How much flakiness do you tolerate in end to end tests?

kersplort@programming.dev · edit-2 1 year ago

How much flakiness do you tolerate in end to end tests?

Pantoffel@feddit.de · edit-2 1 year ago

I think/hope that the wording you used was a mistake.

End to end tests do not introduce flakiness, but uncover it.

Whenever we discover flakiness, we try to fix it immediately. When there is no time for the fix (which is more than often the case) we create a ticket that vanishes in the backlog.

For a long time the company I currently work at didn’t have end to end tests save unit tests for a lot of their code.

Through a push of newcomers we finally managed to add end to end tests to many more parts of the code. However, these are still not properly documented. Some end to end tests overlap and some only cover a small part of one larger functionality. That is why we often find bugs that were introduced by us, because we had no end to end tests covering those parts.

We used to run end end tests only every night on the whole product. They usually take an hour or more to complete. This takes too long to run them before each merge. However, we have them organized enough such that for sub-product A we can run the sub-product A end to end tests only before each merge where we assume that we did only touch code affecting sub-product A. In case the code changes affected some other parts of the product, the nightly tests help us out. We are doing this in my team for a long while now. But we just recently started to establish this procedure in the other teams of the company, too.

kersplort@programming.dev · 1 year ago

My experience with E2E testing is that the tools and methods necessary to test a complex app are flaky. Waits, checks for text or selectors and custom form field navigation all need careful balancing to make the test effective. On top of this, there is frequently a sequentiality to E2E tests that causes these failures to multiply in frequency, as you’re at the mercy of not just the worst test, but the product of every test in sequence.

I agree that the tests cause less flakiness in the app itself, but I have found smokes inherently flaky in a way that unit and integration tests are not.

Pantoffel@feddit.de · 1 year ago

Okay I must admit that I do not have much experience with smoke and integration tests. We run end to end tests only and skip running the other two types entirely. They would be covered by the end to end tests anyways.

Perhaps I am lucky in that our software doesn’t require us to use many waits at all. Most things are synchronous and those that are not mostly have API endpoints where the status of the process an be safely queried, i.e. a wait(1000) and hope for the best is not necessary, but rather do wait(1000) until isFinished().

And yes, for us it is also a mess of errors popping up when one step in a pipeline fails, where many tests rely on this single step. I don’t know whether there is a way to approach this issue neatly. This is surely a chance in the market to be taken.

learningduck@programming.dev · 10 months ago

You run E2E test before each merge. So, you don’t merge very often?

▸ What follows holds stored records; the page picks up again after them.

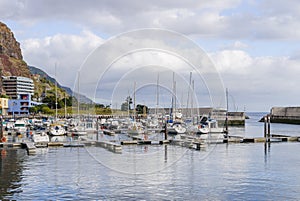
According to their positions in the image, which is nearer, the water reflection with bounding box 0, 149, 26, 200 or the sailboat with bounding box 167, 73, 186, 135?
the water reflection with bounding box 0, 149, 26, 200

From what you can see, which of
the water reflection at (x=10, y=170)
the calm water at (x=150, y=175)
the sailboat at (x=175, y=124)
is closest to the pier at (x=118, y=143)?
the calm water at (x=150, y=175)

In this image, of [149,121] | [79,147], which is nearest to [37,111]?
[149,121]

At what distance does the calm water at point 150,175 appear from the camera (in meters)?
30.5

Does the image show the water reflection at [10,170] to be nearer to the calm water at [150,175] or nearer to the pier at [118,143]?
the calm water at [150,175]

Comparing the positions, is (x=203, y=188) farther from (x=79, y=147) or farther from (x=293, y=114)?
(x=293, y=114)

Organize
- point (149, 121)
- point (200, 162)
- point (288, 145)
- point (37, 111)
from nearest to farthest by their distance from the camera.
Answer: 1. point (200, 162)
2. point (288, 145)
3. point (149, 121)
4. point (37, 111)

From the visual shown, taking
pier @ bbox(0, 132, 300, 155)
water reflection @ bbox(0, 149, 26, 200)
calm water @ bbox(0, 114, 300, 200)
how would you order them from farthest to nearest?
pier @ bbox(0, 132, 300, 155)
water reflection @ bbox(0, 149, 26, 200)
calm water @ bbox(0, 114, 300, 200)

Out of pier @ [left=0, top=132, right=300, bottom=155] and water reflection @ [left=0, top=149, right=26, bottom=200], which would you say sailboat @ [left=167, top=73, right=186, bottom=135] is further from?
water reflection @ [left=0, top=149, right=26, bottom=200]

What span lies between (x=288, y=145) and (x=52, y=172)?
1545 inches

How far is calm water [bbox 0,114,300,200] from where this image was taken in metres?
30.5

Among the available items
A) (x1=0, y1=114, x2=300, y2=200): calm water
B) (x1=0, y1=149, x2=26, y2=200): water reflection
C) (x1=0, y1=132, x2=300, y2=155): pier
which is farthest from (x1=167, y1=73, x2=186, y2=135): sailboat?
(x1=0, y1=149, x2=26, y2=200): water reflection

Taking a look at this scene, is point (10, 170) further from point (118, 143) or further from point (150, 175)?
point (118, 143)

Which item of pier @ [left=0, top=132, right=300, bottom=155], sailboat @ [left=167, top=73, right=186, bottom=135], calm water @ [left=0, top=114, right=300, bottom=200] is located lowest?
calm water @ [left=0, top=114, right=300, bottom=200]

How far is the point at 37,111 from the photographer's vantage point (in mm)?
186000
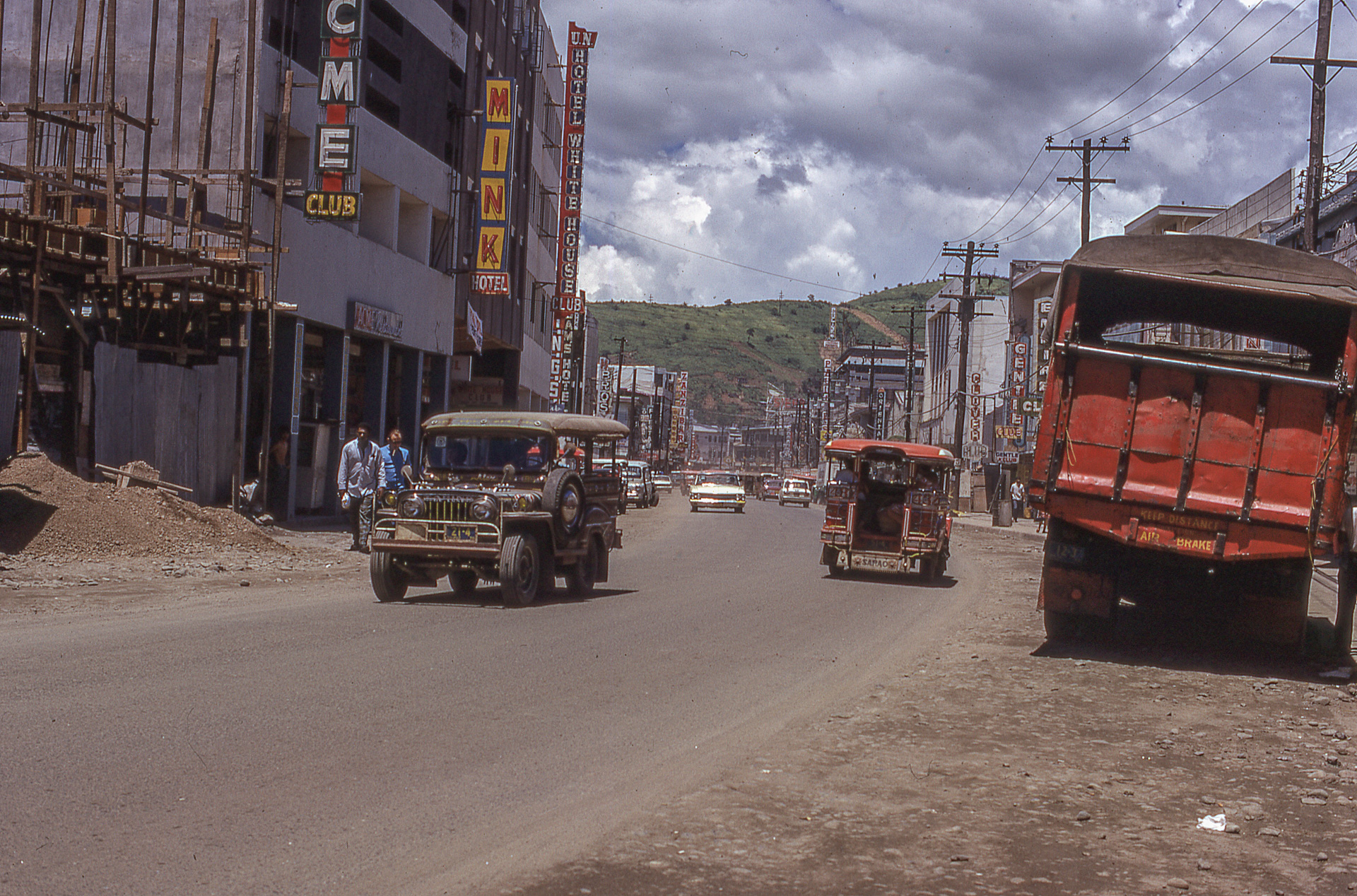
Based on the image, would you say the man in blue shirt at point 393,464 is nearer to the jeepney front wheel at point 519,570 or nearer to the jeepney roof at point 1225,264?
the jeepney front wheel at point 519,570

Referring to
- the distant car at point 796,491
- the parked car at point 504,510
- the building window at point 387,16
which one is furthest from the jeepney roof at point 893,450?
the distant car at point 796,491

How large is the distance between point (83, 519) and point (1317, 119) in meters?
25.2

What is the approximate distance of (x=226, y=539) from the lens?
61.7 feet

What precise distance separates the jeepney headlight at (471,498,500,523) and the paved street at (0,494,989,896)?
1.01 meters

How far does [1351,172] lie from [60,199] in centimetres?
2934

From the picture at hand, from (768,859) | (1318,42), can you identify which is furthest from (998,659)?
(1318,42)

How about running an integration test before each merge instead of a full fledged E2E and mocking out external dependencies (other services) during the test, then do E2E testing on a schedule like nightly?

I prefer it this way, because mocking out external dependencies cut out network instability and bugginess from dependencies. So, we can merge faster. Agree that test scenarios are overlapping, and if your E2E is very stable then it is probably not worth it, but unfortunately it’s not so stable in my environment.

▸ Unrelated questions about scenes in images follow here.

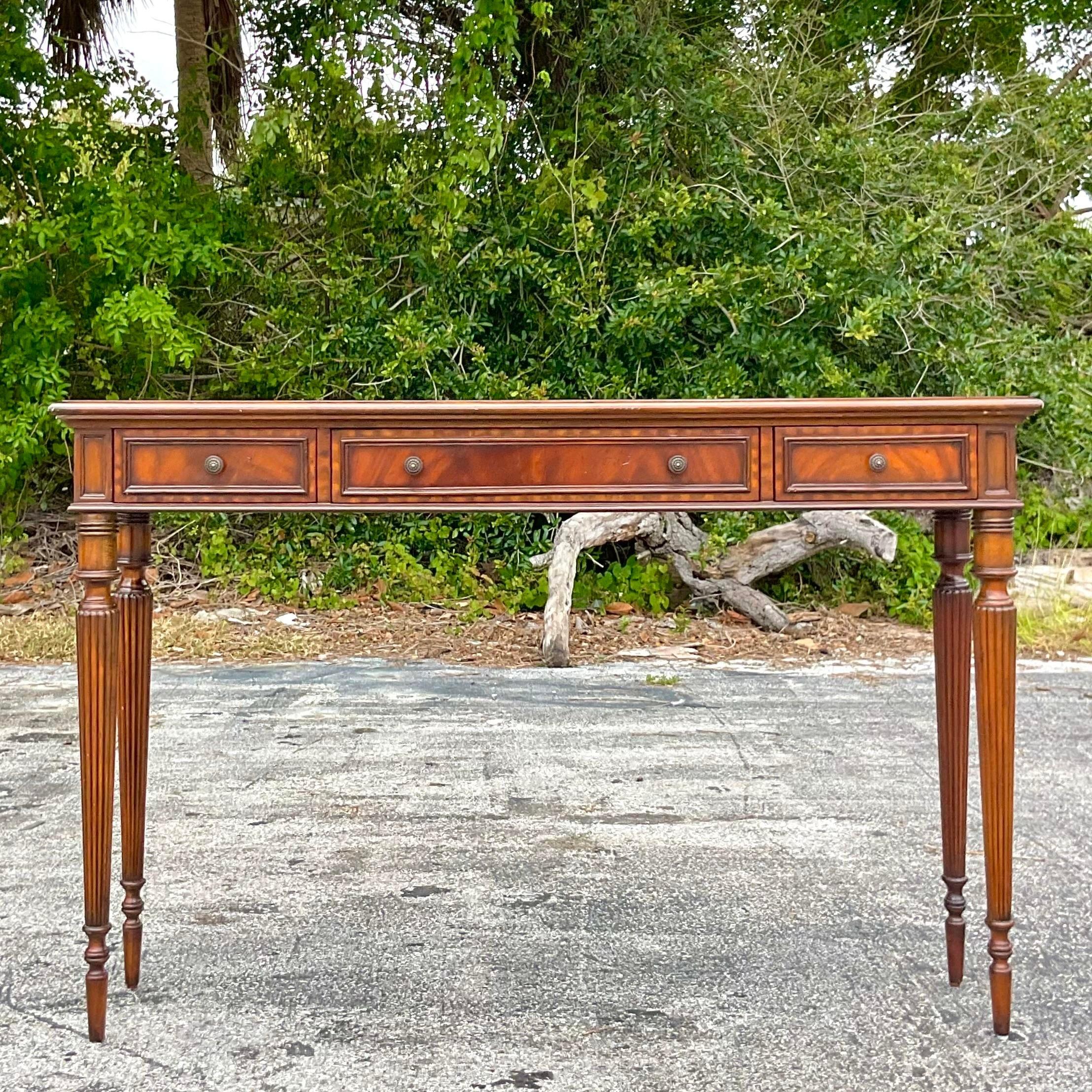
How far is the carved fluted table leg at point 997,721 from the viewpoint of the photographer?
1.86 meters

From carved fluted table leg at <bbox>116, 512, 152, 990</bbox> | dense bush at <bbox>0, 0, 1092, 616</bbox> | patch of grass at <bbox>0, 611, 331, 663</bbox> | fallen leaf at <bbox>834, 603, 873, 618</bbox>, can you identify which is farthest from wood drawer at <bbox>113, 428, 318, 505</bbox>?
fallen leaf at <bbox>834, 603, 873, 618</bbox>

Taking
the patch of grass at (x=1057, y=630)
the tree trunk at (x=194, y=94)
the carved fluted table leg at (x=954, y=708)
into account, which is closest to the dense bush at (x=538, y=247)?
the tree trunk at (x=194, y=94)

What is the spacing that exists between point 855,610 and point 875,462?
470 cm

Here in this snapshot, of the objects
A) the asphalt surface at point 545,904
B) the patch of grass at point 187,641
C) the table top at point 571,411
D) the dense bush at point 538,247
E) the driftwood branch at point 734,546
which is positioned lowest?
the asphalt surface at point 545,904

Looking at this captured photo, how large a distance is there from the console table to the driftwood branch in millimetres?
3652

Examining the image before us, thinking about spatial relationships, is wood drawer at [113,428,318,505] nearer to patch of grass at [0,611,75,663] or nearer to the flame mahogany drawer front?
the flame mahogany drawer front

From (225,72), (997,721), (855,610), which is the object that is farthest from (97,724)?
(225,72)

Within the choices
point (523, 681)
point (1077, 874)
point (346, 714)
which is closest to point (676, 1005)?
point (1077, 874)

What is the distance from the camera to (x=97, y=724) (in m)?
1.88

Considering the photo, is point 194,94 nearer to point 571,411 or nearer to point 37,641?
point 37,641

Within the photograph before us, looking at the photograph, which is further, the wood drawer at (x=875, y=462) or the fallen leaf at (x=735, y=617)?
the fallen leaf at (x=735, y=617)

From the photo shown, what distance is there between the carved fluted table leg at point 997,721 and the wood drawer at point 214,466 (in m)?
1.16

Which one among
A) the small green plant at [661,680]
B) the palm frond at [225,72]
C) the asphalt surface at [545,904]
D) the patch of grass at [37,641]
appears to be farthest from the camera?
the palm frond at [225,72]

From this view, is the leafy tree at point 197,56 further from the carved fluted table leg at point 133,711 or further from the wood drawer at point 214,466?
the wood drawer at point 214,466
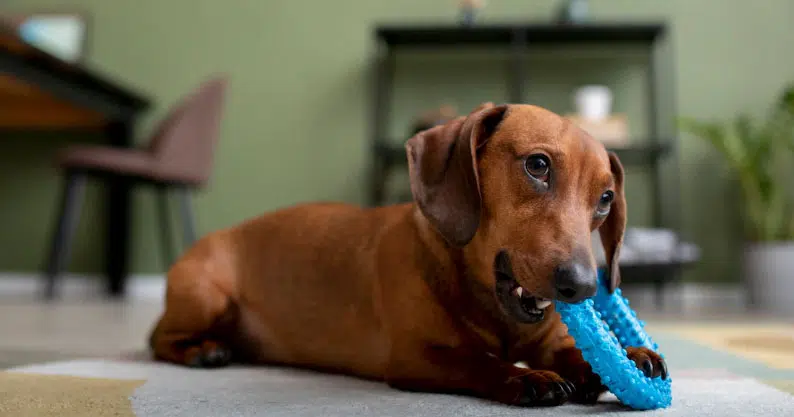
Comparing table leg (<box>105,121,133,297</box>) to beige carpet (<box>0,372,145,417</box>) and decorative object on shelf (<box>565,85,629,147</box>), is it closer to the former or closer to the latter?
decorative object on shelf (<box>565,85,629,147</box>)

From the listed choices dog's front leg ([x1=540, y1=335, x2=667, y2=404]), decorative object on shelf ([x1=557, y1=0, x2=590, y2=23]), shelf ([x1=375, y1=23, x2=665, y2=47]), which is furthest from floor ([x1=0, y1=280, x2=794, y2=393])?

Pantoffel@feddit.de · edit-2 10 months ago

Luckily, our e2e tests are pretty stable. And unfortunately we are not given the time to write integration tests as you describe. The good thing would be that with these mocks we were then also be able to load test single services instead of the whole product.

We merge multiple times a day and run only those e2e tests we think are relevant. Of course, this is not optimal and it is not too rare that one of the teams merges a regression, where one team or more talented at that than the others.

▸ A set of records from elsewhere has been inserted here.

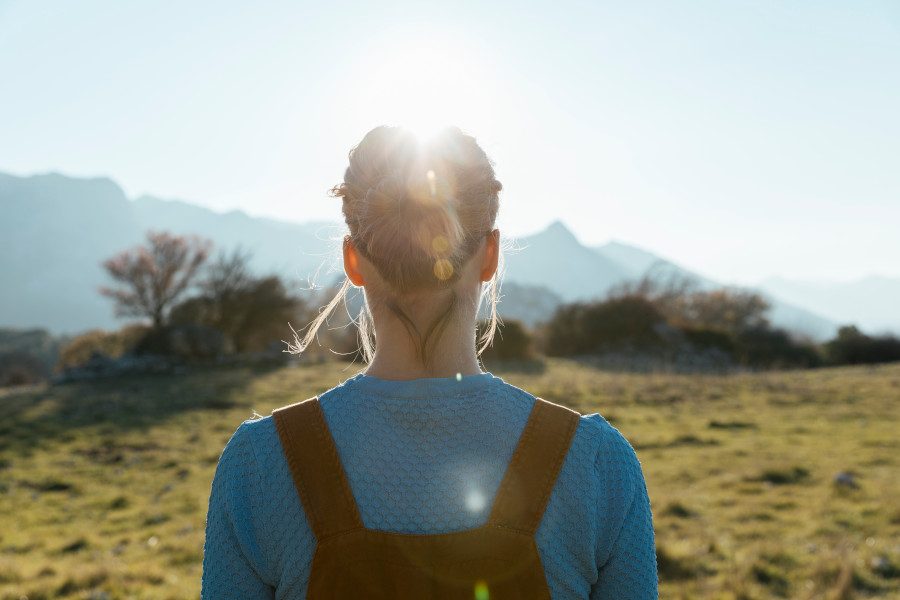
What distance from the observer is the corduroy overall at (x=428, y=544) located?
1.32 meters

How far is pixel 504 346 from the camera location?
31.7 metres

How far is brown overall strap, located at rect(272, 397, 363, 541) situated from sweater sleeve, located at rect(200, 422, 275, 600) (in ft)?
0.41

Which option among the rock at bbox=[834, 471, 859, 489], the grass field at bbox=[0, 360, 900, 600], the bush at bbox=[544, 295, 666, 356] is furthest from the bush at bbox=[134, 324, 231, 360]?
the rock at bbox=[834, 471, 859, 489]

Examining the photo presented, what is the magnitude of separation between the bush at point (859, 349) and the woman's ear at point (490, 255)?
4010 centimetres

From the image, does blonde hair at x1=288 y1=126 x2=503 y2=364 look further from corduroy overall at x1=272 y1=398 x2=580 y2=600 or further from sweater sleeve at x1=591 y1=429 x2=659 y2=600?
sweater sleeve at x1=591 y1=429 x2=659 y2=600

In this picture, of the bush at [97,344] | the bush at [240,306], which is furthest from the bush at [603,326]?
the bush at [97,344]

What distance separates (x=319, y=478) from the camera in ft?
4.44

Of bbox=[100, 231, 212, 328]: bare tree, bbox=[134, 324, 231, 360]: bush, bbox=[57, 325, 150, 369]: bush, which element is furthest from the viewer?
bbox=[100, 231, 212, 328]: bare tree

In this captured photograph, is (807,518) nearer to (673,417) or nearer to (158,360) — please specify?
(673,417)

You see, we have issues and we realize we have them. Our management just thinks these are not important enough to spend time on writing integration tests. I think money and developer time are two of the reasons, but the lack of feature documentation, the lack of experts for parts of the codebase (some already left for another employer), and the amount of spaghetti code and infrastructure we have are other important reasons.

learningduck@programming.dev · 10 months ago

Reading the 3rd paragraph and I see myself 😄. Glad that you and the team managed to add another layer of testing successfully.